▶ **Supplied text**:
- Musewal Location in Punjab, India Musewal Musewal (India)
- Coordinates: 31°07′42″N 75°23′36″E﻿ / ﻿31.128408°N 75.3934652°E
- Country: India
- State: Punjab
- District: Jalandhar
- Tehsil: Nakodar

Government
- • Type: Panchayat raj
- • Body: Gram panchayat
- Elevation: 240 m (790 ft)

Population (2011)
- • Total: 342
- Sex ratio 181/161 ♂/♀

Languages
- • Official: Punjabi
- Time zone: UTC+5:30 (IST)
- PIN: 144040
- ISO 3166 code: IN-PB
- Vehicle registration: PB- 08
- Website: jalandhar.nic.in

= Musewal =

Musewal is a village in Nakodar in Jalandhar district, Punjab State, India. It is located 8 km from Nakodar, 34 km from Kapurthala, 32 km from district headquarter Jalandhar and 163 km from state capital Chandigarh. The village is administrated by a sarpanch who is an elected representative of village as per Panchayati raj (India).

▶ **Required work**:
1 – List every place the Musewal article gives a distance to from the village, with each distance.
2 – Reproduce everything in the Musewal article from "- • Total: 342" down to "Panchayati raj (India).", unchanged.
You won't need the dataset entries for any of this.

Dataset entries
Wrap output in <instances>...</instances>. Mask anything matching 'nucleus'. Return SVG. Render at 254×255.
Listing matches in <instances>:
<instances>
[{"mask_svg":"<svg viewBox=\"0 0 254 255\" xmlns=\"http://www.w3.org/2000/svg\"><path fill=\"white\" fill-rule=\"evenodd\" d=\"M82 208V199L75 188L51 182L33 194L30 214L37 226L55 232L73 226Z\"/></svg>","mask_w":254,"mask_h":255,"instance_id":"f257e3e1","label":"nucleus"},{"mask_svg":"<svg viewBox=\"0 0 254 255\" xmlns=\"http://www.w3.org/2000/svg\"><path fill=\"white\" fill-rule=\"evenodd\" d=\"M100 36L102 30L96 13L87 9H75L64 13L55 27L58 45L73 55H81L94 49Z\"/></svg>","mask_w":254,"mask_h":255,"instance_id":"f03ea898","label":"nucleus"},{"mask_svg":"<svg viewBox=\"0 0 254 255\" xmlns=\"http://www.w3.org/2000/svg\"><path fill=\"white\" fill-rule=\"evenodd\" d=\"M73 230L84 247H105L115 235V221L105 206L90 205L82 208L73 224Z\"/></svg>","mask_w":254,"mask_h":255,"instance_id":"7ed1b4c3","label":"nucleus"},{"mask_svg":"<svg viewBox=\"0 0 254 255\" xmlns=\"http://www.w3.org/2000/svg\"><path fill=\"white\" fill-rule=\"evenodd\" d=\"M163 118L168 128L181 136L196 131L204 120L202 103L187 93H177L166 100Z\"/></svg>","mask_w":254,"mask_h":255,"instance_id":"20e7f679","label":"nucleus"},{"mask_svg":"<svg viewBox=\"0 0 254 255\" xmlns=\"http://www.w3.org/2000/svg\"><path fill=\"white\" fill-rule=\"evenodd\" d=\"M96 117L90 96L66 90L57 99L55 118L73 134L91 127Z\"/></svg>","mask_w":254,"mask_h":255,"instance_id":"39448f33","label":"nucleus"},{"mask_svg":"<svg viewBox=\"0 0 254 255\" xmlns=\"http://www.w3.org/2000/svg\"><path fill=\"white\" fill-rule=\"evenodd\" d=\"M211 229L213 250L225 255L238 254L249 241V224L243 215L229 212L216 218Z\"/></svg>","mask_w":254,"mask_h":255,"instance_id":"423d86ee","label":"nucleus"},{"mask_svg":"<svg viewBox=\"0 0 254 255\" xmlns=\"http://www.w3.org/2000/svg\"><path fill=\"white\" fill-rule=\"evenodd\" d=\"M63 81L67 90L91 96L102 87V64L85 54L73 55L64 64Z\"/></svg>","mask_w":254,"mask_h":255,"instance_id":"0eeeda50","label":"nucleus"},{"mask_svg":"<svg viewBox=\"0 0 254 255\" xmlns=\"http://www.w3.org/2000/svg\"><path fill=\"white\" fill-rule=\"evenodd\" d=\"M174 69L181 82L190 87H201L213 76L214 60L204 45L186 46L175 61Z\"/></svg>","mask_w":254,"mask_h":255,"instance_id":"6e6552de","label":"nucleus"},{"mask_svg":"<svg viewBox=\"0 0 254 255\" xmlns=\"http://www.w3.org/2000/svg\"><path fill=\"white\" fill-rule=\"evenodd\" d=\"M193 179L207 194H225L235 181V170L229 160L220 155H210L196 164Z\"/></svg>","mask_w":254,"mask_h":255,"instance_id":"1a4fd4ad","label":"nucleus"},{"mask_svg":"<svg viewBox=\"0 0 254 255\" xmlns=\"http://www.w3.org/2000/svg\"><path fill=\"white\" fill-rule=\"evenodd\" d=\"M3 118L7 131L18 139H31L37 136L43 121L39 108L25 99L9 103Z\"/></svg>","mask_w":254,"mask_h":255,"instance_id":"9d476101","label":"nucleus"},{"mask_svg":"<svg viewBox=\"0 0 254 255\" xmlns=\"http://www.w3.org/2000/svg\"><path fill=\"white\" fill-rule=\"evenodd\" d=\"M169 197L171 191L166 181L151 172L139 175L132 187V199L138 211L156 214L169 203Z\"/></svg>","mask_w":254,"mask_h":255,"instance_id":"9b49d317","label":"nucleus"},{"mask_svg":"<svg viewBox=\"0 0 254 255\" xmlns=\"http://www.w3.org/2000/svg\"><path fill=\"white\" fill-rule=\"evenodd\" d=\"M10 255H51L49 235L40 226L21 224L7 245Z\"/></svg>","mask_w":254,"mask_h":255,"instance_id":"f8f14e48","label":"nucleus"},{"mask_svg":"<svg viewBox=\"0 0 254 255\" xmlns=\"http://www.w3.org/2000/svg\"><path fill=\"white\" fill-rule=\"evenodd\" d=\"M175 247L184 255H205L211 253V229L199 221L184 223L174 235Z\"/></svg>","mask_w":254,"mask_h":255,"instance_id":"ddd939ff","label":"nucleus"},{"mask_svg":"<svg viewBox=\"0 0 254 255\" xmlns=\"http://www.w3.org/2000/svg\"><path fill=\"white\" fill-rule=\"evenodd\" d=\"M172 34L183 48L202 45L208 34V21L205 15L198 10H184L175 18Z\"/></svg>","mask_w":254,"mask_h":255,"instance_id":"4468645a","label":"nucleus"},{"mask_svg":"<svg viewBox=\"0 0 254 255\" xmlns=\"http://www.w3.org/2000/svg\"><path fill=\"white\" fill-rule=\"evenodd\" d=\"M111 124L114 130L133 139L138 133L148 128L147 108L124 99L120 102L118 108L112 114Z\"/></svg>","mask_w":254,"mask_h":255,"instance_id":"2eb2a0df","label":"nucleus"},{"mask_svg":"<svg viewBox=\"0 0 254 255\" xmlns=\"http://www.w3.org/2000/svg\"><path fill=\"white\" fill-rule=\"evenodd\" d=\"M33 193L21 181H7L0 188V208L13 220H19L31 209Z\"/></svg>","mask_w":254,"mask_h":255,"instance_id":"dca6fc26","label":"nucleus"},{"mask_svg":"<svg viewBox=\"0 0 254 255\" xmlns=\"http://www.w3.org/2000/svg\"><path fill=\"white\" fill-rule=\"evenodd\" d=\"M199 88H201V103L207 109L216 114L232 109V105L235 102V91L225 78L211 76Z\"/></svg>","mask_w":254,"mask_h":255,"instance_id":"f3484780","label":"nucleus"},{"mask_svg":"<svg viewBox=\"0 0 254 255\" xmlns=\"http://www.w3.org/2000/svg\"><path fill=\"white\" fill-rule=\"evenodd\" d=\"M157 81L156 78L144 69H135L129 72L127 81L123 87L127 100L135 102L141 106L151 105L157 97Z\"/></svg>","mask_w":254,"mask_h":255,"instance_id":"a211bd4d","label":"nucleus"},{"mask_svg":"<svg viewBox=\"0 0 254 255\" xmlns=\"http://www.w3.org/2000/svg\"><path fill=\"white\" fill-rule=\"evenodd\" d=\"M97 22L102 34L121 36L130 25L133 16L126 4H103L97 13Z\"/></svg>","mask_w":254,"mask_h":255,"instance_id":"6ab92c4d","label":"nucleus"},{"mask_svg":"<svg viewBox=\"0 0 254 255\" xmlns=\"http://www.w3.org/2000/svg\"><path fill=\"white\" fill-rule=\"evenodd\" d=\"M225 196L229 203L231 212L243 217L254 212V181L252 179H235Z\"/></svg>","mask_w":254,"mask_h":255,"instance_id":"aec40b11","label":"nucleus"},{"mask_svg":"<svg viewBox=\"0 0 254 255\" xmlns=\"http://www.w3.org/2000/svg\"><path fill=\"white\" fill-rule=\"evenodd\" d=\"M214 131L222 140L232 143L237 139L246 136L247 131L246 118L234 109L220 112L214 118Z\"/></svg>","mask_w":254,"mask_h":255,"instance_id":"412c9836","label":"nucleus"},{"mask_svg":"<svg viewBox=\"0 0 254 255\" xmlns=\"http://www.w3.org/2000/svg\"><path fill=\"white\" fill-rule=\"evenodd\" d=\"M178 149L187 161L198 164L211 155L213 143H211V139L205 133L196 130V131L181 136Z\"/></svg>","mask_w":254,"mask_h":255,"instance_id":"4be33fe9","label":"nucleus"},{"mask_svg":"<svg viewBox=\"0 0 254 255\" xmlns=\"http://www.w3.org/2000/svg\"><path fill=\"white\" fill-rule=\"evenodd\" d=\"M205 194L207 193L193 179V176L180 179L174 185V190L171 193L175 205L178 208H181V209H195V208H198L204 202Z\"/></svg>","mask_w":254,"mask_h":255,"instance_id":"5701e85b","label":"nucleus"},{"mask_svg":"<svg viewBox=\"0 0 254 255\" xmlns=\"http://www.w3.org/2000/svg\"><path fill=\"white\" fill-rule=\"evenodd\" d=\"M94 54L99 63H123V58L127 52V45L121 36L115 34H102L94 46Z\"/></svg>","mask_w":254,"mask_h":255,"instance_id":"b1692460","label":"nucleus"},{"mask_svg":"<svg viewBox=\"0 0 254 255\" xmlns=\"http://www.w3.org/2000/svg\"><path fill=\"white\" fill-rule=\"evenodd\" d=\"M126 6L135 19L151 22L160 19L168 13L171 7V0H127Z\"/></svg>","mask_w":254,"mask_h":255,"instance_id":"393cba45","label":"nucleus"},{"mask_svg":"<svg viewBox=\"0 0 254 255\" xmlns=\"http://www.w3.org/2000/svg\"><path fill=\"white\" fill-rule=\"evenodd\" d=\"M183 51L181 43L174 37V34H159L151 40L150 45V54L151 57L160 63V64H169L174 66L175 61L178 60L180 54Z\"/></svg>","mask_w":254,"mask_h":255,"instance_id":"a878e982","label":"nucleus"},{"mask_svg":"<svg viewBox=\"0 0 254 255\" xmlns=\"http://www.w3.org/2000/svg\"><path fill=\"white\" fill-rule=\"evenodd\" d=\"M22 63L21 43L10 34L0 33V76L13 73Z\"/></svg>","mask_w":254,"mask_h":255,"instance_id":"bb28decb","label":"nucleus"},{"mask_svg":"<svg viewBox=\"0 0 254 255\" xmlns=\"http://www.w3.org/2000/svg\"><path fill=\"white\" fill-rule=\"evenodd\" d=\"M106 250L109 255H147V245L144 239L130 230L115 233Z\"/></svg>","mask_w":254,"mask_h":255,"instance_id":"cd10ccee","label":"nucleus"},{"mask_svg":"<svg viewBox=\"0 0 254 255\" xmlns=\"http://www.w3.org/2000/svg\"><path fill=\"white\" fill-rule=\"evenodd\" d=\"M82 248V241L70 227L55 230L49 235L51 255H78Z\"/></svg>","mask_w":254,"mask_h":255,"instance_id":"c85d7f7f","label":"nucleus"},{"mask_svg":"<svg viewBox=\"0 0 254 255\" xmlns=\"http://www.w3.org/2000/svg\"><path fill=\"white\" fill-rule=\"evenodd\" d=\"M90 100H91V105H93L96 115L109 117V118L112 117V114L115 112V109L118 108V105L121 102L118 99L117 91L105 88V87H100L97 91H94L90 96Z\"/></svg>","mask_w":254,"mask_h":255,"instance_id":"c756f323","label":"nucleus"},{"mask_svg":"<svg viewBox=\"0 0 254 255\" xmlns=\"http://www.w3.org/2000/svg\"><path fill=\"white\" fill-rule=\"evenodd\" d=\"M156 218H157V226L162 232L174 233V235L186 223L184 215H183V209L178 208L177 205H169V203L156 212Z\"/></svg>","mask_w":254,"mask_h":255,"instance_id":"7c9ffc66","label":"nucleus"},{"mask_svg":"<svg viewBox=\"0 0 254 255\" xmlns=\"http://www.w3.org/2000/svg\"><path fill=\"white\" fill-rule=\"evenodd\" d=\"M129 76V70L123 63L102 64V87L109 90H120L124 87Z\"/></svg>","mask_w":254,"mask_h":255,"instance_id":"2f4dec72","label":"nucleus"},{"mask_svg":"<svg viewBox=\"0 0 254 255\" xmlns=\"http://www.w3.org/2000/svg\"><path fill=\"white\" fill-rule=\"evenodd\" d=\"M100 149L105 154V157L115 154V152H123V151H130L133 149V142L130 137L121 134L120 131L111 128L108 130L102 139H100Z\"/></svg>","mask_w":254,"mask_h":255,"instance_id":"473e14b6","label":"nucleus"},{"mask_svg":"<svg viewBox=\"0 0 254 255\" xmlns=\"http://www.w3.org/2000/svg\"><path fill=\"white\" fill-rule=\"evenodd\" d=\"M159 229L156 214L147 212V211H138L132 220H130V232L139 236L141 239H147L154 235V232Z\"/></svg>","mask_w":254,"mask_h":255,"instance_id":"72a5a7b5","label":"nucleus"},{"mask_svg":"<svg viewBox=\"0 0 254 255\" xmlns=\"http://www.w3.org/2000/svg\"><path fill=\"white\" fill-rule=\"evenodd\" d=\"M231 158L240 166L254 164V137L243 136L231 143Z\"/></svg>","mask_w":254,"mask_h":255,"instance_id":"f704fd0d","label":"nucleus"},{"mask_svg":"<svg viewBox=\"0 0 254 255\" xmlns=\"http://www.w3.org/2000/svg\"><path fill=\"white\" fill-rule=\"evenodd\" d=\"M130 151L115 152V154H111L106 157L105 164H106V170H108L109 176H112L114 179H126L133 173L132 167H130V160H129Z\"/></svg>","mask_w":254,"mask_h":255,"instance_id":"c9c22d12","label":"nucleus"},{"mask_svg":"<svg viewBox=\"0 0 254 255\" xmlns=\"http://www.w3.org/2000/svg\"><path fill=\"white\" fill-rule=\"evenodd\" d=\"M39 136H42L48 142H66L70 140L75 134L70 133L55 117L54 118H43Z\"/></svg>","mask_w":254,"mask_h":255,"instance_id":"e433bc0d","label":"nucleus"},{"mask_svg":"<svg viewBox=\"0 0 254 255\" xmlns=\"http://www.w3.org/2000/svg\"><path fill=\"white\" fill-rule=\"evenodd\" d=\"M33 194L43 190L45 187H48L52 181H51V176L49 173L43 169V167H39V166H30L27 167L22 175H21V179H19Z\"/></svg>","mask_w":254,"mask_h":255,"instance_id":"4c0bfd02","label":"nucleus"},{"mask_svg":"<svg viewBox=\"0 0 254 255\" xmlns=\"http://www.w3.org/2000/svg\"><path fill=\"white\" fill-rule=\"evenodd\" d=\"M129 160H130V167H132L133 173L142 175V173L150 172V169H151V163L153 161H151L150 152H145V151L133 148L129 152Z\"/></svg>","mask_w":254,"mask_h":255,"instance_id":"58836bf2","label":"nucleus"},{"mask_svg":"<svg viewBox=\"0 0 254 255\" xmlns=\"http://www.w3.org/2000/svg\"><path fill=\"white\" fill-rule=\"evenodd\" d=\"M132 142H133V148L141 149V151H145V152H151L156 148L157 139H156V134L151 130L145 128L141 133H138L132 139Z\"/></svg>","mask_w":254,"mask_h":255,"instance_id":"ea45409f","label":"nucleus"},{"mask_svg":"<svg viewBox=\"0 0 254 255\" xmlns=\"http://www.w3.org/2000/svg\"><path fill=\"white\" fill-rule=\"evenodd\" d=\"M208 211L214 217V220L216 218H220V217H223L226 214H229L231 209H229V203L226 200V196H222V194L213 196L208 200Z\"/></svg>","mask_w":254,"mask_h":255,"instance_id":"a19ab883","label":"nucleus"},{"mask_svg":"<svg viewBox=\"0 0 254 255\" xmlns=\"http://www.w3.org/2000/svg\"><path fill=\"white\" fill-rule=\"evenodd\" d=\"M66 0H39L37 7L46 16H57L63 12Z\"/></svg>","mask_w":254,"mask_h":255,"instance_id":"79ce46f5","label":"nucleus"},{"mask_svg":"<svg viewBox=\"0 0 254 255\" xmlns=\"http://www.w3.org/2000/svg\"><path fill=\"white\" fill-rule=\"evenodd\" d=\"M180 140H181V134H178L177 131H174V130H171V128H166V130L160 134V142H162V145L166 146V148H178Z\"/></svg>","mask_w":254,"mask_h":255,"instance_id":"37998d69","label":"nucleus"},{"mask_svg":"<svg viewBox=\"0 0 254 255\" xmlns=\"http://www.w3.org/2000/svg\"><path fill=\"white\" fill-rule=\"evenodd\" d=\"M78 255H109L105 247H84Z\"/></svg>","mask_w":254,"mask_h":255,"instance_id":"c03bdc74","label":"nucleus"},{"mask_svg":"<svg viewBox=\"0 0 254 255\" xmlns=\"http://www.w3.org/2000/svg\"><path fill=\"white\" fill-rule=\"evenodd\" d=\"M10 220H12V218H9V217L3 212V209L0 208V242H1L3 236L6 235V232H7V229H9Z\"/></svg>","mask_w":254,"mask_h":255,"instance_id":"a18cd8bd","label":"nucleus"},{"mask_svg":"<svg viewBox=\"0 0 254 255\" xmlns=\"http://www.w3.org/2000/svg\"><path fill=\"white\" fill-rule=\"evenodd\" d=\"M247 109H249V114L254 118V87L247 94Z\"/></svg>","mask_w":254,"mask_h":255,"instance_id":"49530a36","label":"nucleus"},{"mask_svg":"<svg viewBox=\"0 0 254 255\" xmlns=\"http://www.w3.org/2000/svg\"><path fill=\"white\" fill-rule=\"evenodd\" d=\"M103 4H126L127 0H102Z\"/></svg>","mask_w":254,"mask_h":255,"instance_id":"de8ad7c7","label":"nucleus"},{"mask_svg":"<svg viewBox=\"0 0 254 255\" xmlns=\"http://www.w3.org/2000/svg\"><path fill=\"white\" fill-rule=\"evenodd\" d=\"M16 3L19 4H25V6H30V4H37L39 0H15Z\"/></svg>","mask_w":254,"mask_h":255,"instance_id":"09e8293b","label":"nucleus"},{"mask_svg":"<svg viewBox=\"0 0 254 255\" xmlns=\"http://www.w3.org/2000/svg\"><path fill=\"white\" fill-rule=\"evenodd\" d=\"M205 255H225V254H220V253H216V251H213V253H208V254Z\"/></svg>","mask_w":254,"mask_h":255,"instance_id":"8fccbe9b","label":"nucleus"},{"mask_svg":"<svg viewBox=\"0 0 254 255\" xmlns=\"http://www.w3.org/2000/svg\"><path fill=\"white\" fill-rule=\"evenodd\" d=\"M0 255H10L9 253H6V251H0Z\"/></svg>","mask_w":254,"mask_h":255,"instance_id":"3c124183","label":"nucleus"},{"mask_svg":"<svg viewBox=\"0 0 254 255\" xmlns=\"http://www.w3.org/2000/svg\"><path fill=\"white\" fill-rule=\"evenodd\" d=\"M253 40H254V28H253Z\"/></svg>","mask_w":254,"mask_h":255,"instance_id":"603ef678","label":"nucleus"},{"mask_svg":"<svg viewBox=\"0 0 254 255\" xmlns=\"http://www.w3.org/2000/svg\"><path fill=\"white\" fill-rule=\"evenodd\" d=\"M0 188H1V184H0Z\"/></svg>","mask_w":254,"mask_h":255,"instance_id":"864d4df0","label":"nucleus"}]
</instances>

▶ **Answers to the problems**:
1 –
Nakodar: 8 km
Kapurthala: 34 km
Jalandhar: 32 km
Chandigarh: 163 km

2 –
- • Total: 342
- Sex ratio 181/161 ♂/♀

Languages
- • Official: Punjabi
- Time zone: UTC+5:30 (IST)
- PIN: 144040
- ISO 3166 code: IN-PB
- Vehicle registration: PB- 08
- Website: jalandhar.nic.in

= Musewal =

Musewal is a village in Nakodar in Jalandhar district, Punjab State, India. It is located 8 km from Nakodar, 34 km from Kapurthala, 32 km from district headquarter Jalandhar and 163 km from state capital Chandigarh. The village is administrated by a sarpanch who is an elected representative of village as per Panchayati raj (India).